** start of TEXT EXTRACT **
AGRICULTURE
Offshore marine navigation and operations rely on highly accurate and reliable GNSS positioning. To achieve the level of precision required, several satellite and atmospheric errors must be resolved, typically through receiving GNSS corrections information, or by algorithms in the receiver.
One of the greatest sources of error is the refraction (bending) and diffraction (scattering) of GNSS signals by charged particles as they pass through the ionosphere (Table 1). To make matters worse, we are currently experiencing the upswing of Solar Cycle 25, resulting in increased ionospheric activity. The level of ionospheric activity depends on your location, time of day and time of year. After sunset in certain equatorial regions, you can almost set your watch to it!
Contributing source | Error range |
---|---|
Satellite clocks | ±2 m (6.6 feet) |
Orbit errors | ±2.5 m (8.2 feet) |
Ionospheric delays | ±5 m (16.4 feet) |
Tropospheric delays | ±0.5 m (1.6 feet) |
Receiver noise | ±0.3 m (1 foot) |
Multipath | ±1 m (3.3 feet) |
Further, ionospheric scintillation — rapid temporal fluctuations in GNSS signal strength and phase — is caused by small-scale irregularities in electron density called plasma bubbles (Figure 1). Because the time and location of scintillation are highly variable, it’s even more important to understand how the quality of your positioning may be affected to mitigate operational delays, safety risks and downtime.
This short article shows how you can use GNSS visualisation software to observe whether your positioning is being impacted by ionospheric scintillation or radio frequency (RF) interference, enabling you to make informed operational decisions.
The United Nations Office for Outer Space Affairs (UNOOSA) International Committee on GNSS (ICG) defines GNSS interference into two categories: RF interference and natural disturbances (Figure 2). While both can result in disruptions to GNSS positioning, how they affect GNSS signals differs, enabling users to distinguish what they are experiencing through software tools. Being able to discern what is affecting GNSS signals, which ultimately impacts positioning accuracy or even the ability to maintain positioning, is paramount to determining the best course of action.
As an example, Quantum software from Hexagon | Veripos provides an at-a-glance dashboard overview of your receiver’s GNSS status, including satellites by constellation, L-Band corrections, spectral plot, GNSS signal strength (carrier-to-noise ratio, C/N0) and RF interference detection (Figure 3).
** end of TEXT EXTRACT **
** start of DATA SUPPLIED **
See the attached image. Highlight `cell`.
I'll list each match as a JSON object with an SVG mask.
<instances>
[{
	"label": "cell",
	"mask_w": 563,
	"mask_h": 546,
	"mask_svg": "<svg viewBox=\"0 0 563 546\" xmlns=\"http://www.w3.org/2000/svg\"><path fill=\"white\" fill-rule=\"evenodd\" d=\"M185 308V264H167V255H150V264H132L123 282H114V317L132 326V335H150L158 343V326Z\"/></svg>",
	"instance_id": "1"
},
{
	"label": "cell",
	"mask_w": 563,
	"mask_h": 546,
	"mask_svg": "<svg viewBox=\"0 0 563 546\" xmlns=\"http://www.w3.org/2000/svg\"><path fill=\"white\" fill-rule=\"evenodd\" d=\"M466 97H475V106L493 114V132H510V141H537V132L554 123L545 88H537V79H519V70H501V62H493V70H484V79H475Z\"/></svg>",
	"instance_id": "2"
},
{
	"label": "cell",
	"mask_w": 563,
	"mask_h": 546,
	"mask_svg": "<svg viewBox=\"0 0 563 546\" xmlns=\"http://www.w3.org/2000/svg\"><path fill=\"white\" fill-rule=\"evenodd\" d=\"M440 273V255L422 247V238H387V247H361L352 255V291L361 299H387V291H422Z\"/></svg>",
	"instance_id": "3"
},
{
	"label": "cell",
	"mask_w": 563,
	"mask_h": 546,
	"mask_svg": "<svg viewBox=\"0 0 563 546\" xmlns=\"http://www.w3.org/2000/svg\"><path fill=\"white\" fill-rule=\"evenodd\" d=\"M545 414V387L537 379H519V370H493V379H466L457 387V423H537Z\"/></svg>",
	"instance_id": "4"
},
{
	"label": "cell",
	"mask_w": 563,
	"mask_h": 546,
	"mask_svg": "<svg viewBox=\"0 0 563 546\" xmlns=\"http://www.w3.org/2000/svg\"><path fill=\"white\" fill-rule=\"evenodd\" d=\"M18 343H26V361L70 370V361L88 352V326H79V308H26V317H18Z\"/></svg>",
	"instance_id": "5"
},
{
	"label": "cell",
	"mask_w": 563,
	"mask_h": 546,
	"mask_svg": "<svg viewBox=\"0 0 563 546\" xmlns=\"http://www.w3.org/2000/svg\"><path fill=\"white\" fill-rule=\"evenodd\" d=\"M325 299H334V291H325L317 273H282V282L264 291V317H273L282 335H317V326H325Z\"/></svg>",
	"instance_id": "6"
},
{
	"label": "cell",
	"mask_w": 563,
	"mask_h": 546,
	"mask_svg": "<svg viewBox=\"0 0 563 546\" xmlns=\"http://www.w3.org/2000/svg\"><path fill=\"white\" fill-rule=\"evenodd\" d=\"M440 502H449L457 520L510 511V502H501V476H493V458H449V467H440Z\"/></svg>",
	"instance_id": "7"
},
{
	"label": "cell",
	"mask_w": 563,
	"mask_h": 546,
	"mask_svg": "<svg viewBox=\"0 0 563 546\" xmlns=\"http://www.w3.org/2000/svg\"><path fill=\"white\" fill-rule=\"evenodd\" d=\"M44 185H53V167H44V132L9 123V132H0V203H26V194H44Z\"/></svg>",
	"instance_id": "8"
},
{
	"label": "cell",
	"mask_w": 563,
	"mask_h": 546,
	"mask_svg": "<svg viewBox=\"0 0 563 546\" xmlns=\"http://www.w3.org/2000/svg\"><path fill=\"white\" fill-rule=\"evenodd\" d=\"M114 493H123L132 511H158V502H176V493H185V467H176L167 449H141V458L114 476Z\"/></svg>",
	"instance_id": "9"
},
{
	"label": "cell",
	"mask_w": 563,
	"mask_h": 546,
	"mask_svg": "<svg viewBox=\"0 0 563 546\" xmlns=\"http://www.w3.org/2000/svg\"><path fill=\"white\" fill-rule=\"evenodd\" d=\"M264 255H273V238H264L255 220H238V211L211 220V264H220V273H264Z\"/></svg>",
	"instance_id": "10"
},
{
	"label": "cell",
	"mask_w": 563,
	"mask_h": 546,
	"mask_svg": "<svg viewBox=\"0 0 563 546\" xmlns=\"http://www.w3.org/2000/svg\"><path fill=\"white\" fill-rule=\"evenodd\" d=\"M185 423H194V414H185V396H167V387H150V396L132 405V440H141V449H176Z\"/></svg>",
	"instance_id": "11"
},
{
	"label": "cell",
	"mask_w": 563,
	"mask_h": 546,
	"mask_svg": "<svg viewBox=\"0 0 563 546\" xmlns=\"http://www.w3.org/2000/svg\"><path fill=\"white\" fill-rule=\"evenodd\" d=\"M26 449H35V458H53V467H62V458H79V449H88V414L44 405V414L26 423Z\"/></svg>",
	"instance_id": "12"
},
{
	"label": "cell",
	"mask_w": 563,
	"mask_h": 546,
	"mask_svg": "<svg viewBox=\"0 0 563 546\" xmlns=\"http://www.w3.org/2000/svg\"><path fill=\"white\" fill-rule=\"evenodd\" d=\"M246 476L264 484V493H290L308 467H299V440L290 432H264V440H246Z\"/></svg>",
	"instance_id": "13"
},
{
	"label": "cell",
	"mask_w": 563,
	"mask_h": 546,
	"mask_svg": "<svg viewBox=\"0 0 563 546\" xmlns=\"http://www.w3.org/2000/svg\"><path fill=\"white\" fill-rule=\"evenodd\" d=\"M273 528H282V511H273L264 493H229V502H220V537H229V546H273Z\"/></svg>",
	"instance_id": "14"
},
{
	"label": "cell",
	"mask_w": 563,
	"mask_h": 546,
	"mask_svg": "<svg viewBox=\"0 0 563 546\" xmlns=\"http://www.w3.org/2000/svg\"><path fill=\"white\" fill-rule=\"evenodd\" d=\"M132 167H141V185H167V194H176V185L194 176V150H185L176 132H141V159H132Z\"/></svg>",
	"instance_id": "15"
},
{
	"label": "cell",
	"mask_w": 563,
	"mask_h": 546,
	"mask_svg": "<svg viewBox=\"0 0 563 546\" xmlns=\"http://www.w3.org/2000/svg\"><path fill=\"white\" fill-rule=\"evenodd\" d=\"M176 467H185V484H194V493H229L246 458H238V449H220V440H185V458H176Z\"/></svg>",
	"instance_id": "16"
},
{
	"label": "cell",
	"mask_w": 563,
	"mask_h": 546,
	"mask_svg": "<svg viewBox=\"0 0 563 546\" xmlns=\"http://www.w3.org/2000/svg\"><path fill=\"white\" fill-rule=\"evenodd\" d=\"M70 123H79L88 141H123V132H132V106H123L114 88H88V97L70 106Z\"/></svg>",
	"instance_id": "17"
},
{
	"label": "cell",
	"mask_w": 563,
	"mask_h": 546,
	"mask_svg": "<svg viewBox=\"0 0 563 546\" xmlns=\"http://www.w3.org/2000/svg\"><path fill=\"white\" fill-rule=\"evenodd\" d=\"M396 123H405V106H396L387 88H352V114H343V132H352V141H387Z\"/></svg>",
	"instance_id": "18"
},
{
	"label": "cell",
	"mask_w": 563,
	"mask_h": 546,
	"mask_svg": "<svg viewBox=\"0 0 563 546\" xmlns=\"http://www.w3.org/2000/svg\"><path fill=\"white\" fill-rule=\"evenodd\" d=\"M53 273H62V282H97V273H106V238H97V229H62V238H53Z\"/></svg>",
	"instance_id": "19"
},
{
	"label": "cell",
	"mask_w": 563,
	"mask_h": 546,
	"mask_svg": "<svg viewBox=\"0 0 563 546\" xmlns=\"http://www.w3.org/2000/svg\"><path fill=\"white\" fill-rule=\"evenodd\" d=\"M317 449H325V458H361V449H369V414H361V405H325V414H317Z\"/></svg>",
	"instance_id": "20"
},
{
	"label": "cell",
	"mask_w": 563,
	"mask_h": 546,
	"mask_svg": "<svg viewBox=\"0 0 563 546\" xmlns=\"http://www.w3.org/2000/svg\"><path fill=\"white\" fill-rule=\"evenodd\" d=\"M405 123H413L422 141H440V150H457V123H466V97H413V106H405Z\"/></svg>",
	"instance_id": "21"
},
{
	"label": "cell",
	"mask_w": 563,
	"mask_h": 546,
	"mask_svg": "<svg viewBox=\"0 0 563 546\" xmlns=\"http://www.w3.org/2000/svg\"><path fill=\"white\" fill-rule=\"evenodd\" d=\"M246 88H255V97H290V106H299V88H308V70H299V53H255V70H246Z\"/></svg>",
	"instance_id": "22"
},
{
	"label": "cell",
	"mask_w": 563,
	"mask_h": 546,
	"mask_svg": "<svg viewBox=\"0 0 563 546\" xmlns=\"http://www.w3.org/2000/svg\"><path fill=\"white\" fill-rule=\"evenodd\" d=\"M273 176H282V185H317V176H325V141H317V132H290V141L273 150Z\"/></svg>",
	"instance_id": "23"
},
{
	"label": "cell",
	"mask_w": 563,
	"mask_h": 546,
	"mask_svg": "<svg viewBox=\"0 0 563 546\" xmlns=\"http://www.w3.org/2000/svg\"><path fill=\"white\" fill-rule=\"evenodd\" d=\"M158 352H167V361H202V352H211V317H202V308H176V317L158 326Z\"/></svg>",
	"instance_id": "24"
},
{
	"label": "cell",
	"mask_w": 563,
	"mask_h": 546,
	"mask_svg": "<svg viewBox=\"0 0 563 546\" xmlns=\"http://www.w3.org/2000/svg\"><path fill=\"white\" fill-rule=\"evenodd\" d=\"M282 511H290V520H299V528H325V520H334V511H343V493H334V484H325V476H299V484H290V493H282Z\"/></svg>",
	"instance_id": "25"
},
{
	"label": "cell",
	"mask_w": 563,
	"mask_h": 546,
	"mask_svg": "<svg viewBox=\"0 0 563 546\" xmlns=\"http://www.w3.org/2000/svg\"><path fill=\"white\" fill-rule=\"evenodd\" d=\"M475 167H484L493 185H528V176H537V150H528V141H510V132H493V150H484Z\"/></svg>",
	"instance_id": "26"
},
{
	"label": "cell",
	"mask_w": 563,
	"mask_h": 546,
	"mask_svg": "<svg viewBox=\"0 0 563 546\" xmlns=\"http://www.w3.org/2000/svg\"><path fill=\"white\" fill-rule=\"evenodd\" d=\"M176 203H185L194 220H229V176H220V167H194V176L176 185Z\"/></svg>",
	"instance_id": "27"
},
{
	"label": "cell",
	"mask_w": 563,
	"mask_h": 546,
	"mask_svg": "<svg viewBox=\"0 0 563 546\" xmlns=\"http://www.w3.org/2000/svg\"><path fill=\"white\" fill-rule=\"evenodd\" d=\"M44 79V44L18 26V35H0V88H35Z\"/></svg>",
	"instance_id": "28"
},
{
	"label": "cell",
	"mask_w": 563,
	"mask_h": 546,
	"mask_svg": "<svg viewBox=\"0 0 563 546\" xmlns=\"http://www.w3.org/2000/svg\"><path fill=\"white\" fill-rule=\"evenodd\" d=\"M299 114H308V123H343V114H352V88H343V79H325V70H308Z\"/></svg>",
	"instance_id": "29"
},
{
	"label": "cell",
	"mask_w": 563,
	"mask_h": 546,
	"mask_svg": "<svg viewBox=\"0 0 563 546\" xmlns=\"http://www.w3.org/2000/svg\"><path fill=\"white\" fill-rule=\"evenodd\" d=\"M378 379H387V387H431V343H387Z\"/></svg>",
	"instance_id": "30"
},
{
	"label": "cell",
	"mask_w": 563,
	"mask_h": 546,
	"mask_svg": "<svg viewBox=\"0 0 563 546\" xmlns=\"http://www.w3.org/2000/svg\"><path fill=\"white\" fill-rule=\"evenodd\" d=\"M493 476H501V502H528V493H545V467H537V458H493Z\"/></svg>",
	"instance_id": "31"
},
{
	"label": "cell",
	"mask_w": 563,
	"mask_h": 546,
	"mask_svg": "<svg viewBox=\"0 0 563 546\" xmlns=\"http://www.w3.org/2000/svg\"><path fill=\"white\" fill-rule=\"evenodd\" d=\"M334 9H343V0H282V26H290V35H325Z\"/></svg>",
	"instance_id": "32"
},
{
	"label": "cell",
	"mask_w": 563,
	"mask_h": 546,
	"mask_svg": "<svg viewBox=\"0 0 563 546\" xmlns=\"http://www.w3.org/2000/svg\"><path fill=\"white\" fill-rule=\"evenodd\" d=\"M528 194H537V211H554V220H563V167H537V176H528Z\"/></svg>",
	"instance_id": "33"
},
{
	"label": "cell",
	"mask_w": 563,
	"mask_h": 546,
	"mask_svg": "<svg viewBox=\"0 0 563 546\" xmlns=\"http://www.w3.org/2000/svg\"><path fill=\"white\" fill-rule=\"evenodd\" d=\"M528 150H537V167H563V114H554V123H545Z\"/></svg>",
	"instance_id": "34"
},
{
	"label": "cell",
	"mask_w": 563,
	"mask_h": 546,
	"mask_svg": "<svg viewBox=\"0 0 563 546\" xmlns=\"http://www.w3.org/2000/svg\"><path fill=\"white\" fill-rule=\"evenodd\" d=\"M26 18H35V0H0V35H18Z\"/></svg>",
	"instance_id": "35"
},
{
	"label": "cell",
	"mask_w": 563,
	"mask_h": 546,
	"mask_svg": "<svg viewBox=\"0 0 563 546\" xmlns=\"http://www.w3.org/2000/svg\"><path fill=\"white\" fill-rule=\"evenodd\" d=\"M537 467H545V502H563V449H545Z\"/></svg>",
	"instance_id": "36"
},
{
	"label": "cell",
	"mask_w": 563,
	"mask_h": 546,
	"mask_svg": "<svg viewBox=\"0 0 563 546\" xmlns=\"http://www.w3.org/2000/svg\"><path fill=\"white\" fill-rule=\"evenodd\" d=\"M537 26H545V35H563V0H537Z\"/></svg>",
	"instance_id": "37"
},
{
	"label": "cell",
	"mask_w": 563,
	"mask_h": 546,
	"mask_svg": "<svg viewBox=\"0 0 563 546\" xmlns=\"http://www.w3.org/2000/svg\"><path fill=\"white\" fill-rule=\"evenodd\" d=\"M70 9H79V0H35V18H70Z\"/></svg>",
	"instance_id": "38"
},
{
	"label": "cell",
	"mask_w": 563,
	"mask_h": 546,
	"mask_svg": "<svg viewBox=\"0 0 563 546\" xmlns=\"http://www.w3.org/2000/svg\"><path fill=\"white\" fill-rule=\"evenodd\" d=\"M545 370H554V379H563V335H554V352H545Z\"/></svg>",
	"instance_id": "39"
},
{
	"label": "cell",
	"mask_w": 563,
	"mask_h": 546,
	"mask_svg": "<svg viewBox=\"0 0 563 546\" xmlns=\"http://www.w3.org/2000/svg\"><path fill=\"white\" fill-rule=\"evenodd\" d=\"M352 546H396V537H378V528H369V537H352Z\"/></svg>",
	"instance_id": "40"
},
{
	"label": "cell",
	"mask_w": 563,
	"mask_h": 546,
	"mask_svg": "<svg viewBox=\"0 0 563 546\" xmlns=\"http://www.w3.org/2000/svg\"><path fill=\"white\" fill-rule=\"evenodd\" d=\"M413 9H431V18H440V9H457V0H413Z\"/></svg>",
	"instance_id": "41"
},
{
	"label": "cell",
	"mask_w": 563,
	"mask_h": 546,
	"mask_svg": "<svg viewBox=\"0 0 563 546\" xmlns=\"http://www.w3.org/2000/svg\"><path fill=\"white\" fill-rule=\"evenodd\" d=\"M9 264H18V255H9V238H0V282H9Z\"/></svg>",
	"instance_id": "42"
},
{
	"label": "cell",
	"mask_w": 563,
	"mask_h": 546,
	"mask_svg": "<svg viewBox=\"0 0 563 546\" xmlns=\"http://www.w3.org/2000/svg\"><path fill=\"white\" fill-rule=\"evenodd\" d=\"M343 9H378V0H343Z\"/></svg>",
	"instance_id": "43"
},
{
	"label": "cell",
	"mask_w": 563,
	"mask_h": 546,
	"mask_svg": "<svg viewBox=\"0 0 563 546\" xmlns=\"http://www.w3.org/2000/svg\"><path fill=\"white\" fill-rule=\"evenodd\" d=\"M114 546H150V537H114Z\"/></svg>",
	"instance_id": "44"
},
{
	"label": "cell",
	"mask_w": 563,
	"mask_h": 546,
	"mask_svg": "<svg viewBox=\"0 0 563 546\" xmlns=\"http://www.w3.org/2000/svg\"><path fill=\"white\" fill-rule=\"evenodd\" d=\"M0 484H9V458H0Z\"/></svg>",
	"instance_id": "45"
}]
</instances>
** end of DATA SUPPLIED **
> [PROBLEM SET]:
1) List every contributing error source in the table of the GNSS text, each with its error range in meters.
2) Answer these questions from the GNSS text:
(a) Which two effects on GNSS signals passing through the ionosphere does it name?
(b) What are the small-scale irregularities in electron density that cause ionospheric scintillation called?
(c) Into which two categories does the UNOOSA International Committee on GNSS divide GNSS interference?
3) Quote the passage of the GNSS text between "Contributing source |" and "risks and downtime.", inclusive.
The data above are not required for any of this work.

> [PER-TASK OUTPUTS]:
1)
Satellite clocks: ±2 m
Orbit errors: ±2.5 m
Ionospheric delays: ±5 m
Tropospheric delays: ±0.5 m
Receiver noise: ±0.3 m
Multipath: ±1 m

2)
(a) Refraction (bending) and diffraction (scattering).
(b) Plasma bubbles.
(c) RF interference and natural disturbances.

3)
Contributing source | Error range |
---|---|
Satellite clocks | ±2 m (6.6 feet) |
Orbit errors | ±2.5 m (8.2 feet) |
Ionospheric delays | ±5 m (16.4 feet) |
Tropospheric delays | ±0.5 m (1.6 feet) |
Receiver noise | ±0.3 m (1 foot) |
Multipath | ±1 m (3.3 feet) |
Further, ionospheric scintillation — rapid temporal fluctuations in GNSS signal strength and phase — is caused by small-scale irregularities in electron density called plasma bubbles (Figure 1). Because the time and location of scintillation are highly variable, it’s even more important to understand how the quality of your positioning may be affected to mitigate operational delays, safety risks and downtime.